PAGE →
* * * * *
Deuxièmement -mais vous le savez très bien- les effectifs de la police et de la justice les plus importants se trouvent dans les départements ruraux dans lesquels moins de délits sont commis. En fait, l’Etat n’a pas su se moderniser ; pour être un peu caricatural, je dirais qu’il a « creusé sa propre tombe », en ne modernisant ni son administration ni son implantation territoriale. Pourtant, il a su ouvrir des écoles là où des villes se construisaient et fermer des casernes militaires suivant l’évolution des réalités géopolitiques mondiales. Il a également su fermer -et Dieu sait si les élus locaux n’ont pas apprécié !- un certain nombre de cliniques qui n’étaient plus aux normes. Mais il n’a su adapter ni les effectifs de la police, ni ceux de la gendarmerie, ni ceux encore -ce qui est peut-être moins connu- de la justice pénale au développement de la France urbaine.
Troisièmement, il faut noter un déficit en matière d’exécution des peines : une très grande partie des peines prononcées n’est en effet pas appliquée. En ce qui concerne les travaux d’intérêt général, nous ne disposons pas de chiffres précis. Les statistiques officielles de 1990 indiquent un taux de l’ordre de 60 % pour les travaux d’intérêt général exécutés au premier jour. Mais elles ne précisent pas le taux des travaux d’intérêt général intégralement exécutés. Les syndicats de magistrats de leur côté n’avancent qu’un pourcentage de 25 % d’exécution des travaux d’intérêt général pour ces dernières années.
C’est donc toute la chaîne pénale qui est très faible, qu’il s’agisse des taux d’élucidation, de la mauvaise implantation des effectifs ou de la non-exécution des peines.
M. le rapporteur - Je vais maintenant évoquer une question centrale que tout le monde se pose : le cadre législatif qui régit la délinquance des mineurs est-il bien adapté ? Que faudrait-il faire pour restaurer l’autorité, que ce soit celle de la famille ou celle de l’école ?
M. Sebastian Roché - J’ai essayé de souligner l’ampleur des dysfonctionnements des administrations publiques et leur inadaptation aux réalités de la France du début du XXème siècle. Mais je ne pense pas que la solution soit dans l’élaboration de nouveaux textes de loi.
Vous pouvez disposer du meilleur texte du monde sans être garanti de son efficacité Si vous ne placez pas les policiers et les gendarmes là où se commettent les délits, vous aurez très peu de chances d’arriver à faire fonctionner la chaîne pénale.
* * * * *
DONNÉES FOURNIES →

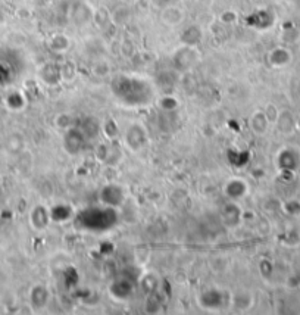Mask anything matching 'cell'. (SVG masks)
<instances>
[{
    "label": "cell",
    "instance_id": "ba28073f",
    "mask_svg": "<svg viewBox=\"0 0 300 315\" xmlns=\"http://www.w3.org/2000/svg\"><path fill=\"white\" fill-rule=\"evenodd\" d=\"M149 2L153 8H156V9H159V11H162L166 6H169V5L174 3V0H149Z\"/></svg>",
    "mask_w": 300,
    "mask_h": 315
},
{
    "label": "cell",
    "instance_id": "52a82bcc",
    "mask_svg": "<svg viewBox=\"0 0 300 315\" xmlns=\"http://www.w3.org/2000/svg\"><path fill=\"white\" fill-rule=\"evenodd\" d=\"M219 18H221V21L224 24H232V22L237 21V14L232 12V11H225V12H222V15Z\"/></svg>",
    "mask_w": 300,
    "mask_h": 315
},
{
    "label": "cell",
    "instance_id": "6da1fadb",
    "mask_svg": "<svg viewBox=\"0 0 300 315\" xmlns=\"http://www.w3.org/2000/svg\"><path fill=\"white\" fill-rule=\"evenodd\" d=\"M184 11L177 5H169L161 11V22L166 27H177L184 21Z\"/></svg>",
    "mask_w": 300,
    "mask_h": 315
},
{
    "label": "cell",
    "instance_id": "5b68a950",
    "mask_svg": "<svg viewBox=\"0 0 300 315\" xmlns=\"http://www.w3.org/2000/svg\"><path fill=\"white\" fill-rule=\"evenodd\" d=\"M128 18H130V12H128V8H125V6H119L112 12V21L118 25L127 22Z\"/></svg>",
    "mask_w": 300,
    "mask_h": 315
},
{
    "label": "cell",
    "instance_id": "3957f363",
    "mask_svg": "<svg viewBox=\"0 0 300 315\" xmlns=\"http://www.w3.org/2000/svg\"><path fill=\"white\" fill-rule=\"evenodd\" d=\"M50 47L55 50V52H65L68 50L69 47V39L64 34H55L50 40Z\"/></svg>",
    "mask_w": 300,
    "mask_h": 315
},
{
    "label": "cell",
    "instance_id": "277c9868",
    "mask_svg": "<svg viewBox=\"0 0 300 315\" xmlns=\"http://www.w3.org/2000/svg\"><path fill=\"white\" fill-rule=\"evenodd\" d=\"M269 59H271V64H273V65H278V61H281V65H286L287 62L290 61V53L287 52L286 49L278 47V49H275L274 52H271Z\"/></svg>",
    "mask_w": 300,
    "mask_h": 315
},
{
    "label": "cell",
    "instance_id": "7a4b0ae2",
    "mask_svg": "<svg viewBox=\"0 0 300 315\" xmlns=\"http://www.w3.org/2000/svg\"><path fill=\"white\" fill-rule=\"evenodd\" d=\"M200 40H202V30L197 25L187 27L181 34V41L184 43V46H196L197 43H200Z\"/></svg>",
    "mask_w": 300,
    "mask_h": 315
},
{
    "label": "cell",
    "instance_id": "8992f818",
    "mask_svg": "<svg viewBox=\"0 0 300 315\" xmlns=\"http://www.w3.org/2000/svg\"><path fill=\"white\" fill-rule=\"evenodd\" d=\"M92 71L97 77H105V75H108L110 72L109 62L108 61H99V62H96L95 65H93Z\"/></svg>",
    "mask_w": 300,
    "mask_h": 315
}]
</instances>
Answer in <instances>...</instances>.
* * * * *
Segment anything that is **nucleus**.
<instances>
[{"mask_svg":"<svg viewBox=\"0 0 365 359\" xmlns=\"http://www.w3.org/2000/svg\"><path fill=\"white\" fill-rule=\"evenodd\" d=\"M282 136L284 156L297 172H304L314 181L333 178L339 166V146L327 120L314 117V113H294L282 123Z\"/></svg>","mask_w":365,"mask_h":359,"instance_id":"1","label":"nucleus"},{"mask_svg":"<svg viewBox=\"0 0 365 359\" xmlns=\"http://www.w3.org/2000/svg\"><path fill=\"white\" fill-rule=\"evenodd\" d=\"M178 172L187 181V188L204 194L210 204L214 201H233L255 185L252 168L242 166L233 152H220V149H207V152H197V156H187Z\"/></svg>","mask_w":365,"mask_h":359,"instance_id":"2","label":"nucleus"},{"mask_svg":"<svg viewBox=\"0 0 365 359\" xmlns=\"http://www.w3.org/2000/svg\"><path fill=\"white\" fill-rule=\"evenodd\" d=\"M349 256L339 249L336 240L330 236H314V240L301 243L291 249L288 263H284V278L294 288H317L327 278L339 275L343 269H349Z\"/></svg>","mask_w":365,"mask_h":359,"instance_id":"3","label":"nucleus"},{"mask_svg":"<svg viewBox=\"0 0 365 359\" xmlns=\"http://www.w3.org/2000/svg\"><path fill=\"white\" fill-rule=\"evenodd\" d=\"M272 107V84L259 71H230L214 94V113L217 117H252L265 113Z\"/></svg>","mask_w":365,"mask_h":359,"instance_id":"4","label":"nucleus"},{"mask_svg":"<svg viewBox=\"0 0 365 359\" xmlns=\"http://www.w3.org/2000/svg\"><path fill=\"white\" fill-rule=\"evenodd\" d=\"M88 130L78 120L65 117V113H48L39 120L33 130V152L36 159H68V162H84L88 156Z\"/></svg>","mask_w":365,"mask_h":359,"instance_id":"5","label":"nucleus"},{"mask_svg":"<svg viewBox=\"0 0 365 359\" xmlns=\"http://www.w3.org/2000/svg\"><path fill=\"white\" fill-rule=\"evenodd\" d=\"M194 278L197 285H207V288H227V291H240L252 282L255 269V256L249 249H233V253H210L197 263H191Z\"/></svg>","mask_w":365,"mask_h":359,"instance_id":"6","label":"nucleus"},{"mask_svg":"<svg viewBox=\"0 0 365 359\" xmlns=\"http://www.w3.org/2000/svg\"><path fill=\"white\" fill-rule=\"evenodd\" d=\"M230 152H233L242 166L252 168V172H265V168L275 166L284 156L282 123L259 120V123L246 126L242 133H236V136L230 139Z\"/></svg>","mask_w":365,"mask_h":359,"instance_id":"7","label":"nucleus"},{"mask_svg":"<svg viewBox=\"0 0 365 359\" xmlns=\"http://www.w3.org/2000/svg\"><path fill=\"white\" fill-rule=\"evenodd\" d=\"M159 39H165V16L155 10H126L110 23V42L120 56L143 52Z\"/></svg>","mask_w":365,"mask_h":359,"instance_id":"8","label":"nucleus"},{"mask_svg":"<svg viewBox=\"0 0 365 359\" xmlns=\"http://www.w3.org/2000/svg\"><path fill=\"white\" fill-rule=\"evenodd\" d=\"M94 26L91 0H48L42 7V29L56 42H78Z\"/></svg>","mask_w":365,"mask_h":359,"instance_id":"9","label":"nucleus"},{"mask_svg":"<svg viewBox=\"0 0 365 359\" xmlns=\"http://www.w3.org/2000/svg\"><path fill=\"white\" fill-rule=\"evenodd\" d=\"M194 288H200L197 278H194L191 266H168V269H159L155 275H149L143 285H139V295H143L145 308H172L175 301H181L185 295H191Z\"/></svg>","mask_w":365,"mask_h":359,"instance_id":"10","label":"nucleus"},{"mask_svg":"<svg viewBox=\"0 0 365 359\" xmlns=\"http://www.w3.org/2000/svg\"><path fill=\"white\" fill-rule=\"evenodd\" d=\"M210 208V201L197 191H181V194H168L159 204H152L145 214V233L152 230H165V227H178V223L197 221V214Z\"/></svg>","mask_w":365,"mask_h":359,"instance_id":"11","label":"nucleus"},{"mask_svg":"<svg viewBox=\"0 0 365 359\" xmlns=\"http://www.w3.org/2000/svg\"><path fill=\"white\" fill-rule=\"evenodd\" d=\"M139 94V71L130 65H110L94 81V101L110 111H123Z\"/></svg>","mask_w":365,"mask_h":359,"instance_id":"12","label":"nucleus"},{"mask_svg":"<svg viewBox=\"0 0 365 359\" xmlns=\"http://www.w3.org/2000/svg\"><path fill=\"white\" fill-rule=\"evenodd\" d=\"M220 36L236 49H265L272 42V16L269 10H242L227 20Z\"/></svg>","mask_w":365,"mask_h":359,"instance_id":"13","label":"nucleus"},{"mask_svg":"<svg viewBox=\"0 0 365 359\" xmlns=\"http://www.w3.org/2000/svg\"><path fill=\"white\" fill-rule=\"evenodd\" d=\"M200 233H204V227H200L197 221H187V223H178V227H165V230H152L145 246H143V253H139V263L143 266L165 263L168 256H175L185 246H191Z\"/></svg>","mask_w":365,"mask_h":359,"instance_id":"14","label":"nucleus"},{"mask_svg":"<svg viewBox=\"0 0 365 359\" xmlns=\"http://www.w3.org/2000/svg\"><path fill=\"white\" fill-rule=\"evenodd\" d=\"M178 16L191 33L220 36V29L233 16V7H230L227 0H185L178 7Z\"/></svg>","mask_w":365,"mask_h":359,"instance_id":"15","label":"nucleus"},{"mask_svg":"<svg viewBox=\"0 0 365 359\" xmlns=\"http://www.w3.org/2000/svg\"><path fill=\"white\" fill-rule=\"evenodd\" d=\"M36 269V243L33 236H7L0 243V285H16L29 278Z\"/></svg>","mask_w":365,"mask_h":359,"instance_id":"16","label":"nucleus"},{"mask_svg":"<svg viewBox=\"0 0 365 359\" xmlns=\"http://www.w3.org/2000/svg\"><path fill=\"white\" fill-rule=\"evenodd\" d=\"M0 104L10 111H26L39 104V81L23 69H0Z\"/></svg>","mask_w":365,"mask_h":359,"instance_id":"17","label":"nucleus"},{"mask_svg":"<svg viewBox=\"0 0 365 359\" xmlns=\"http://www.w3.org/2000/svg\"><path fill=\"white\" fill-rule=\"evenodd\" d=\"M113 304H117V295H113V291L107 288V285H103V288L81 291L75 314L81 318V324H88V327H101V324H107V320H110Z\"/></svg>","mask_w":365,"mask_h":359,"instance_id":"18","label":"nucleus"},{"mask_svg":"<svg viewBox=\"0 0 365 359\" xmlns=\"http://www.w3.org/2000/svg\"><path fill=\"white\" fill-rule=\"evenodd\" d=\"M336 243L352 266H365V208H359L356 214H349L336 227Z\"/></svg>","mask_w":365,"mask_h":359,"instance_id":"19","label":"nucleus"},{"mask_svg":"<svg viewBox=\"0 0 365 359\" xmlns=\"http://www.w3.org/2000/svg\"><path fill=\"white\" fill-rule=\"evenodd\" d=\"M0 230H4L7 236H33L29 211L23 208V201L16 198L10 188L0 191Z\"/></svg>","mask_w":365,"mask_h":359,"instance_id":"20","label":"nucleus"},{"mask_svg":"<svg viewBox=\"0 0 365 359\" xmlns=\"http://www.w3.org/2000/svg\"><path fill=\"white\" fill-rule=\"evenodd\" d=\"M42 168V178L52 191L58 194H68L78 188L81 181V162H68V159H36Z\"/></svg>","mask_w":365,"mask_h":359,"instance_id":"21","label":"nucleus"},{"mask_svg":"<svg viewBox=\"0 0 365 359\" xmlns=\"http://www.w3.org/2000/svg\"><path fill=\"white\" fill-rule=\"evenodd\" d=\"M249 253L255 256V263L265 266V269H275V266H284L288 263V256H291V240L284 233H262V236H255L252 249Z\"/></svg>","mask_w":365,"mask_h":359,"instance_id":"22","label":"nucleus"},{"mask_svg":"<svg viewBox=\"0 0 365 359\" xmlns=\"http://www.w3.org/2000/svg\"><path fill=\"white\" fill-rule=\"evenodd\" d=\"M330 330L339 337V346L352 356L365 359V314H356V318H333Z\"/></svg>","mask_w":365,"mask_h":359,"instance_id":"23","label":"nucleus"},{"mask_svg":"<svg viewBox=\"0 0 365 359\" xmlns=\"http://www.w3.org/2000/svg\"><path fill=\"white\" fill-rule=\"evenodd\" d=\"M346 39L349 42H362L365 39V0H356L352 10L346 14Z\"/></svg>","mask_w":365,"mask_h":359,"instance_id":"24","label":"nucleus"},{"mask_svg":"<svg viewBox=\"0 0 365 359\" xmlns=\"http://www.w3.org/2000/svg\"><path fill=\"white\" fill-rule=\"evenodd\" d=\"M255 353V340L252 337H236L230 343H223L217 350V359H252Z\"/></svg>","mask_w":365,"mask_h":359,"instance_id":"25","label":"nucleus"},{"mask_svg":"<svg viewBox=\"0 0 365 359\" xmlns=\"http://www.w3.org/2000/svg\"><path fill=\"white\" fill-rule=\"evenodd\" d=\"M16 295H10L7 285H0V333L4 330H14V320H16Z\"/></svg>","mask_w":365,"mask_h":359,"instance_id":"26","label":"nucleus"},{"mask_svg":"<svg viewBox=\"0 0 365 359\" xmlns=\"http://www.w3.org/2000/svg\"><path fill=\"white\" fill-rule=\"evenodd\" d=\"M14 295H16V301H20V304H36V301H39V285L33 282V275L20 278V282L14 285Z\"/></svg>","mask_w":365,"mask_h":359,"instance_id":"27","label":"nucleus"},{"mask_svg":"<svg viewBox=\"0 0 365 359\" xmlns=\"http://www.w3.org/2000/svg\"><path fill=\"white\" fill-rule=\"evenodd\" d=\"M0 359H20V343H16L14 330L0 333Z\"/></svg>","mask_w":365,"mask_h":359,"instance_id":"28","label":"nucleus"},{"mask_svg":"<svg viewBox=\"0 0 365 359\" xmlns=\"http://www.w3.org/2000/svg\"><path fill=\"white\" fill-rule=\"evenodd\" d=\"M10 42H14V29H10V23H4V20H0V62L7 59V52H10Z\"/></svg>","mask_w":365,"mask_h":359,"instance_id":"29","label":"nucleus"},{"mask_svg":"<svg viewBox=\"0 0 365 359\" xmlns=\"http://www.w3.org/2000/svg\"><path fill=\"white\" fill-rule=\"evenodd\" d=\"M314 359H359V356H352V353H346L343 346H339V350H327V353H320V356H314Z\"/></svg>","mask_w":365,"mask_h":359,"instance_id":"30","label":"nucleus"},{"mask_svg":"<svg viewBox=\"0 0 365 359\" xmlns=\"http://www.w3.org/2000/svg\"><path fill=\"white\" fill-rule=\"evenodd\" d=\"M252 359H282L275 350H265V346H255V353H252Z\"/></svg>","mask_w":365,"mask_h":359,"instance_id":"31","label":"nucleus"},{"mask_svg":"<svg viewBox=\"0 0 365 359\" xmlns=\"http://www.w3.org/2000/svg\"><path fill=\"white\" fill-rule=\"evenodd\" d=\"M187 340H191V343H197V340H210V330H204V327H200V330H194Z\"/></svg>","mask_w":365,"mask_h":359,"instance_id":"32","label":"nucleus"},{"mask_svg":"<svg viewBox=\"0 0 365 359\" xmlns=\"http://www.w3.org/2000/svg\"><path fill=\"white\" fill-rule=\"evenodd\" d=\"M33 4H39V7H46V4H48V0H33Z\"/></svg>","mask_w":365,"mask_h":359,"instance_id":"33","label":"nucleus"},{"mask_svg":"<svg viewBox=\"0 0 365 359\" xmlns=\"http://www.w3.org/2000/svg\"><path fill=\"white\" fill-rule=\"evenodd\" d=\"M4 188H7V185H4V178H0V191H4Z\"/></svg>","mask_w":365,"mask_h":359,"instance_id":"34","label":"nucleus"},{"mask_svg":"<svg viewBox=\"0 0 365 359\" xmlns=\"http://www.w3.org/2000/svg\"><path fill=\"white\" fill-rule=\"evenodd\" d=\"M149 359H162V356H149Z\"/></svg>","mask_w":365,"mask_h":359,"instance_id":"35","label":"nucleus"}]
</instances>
* * * * *
CONSIGNE 1 → Recopiez le passage du texte sur la chaîne pénale qui commence par « Vous pouvez disposer » et se poursuit jusqu'à « la chaîne pénale. ».
CONSIGNE 2 → D'après le texte sur la chaîne pénale, quel pourcentage d'exécution des travaux d'intérêt général les syndicats de magistrats avancent-ils pour ces dernières années ?
CONSIGNE 3 → Rédigez la suite du texte sur la chaîne pénale, à partir de sa dernière phrase.

RÉPONSE 1 →
Vous pouvez disposer du meilleur texte du monde sans être garanti de son efficacité Si vous ne placez pas les policiers et les gendarmes là où se commettent les délits, vous aurez très peu de chances d’arriver à faire fonctionner la chaîne pénale.

RÉPONSE 2 → 25 %.

RÉPONSE 3 →
Prenons l’exemple de la Protection judiciaire de la jeunesse : c’est une administration extrêmement féminisée. Face à des délinquants qui sont particulièrement endurcis, c’est un élément de dysfonctionnements qui rend impossible l’application de textes si durs, si intelligents ou si novateurs soient-ils.
Une grande partie du problème de l’insécurité tient donc à l’inadaptation de l’Etat.
Pour autant, il n’est pas nécessaire d’augmenter le nombre de fonctionnaires : ceux-ci sont simplement mal répartis sur le territoire, entre les communes riches et les communes pauvres. Il y a une inégalité de distribution qui ne correspond pas à la réalité de la délinquance, celle-ci étant d’autant plus grande que les problèmes sociaux sont plus intenses.
Comment restaurer l’autorité de l’Etat ? C’est une question très vaste. On peut certes agir sur les trois grands groupes de facteurs que j’ai déjà développés. Mais il faudrait aussi insister sur la socialisation de l’enfant qui doit se faire à la fois et à l’école et dans la famille.
A cet égard, je ne suis pas très partisan de la suppression des allocations familiales aux parents de mineurs délinquants. Je ne crois pas tellement à l’efficacité de la mesure. En effet, les parents qui ont perdu toute autorité sur leurs enfants ne la regagneront pas, même si l’Etat exerce sur eux cette pression supplémentaire, car il s’agit d’une autorité morale : il ne s’agit pas dès lors de contraindre physiquement l’enfant, il aurait fallu lui inculquer auparavant des règles qu’il aurait pu intérioriser et faire siennes. A posteriori, la contrainte n’est pas suffisante. En revanche, je ne dis pas qu’il ne faille pas prévoir des mesures pénales spécifiques à l’encontre des familles qui organisent la délinquance de leurs enfants ; mais il s’agit d’un autre cas de figure.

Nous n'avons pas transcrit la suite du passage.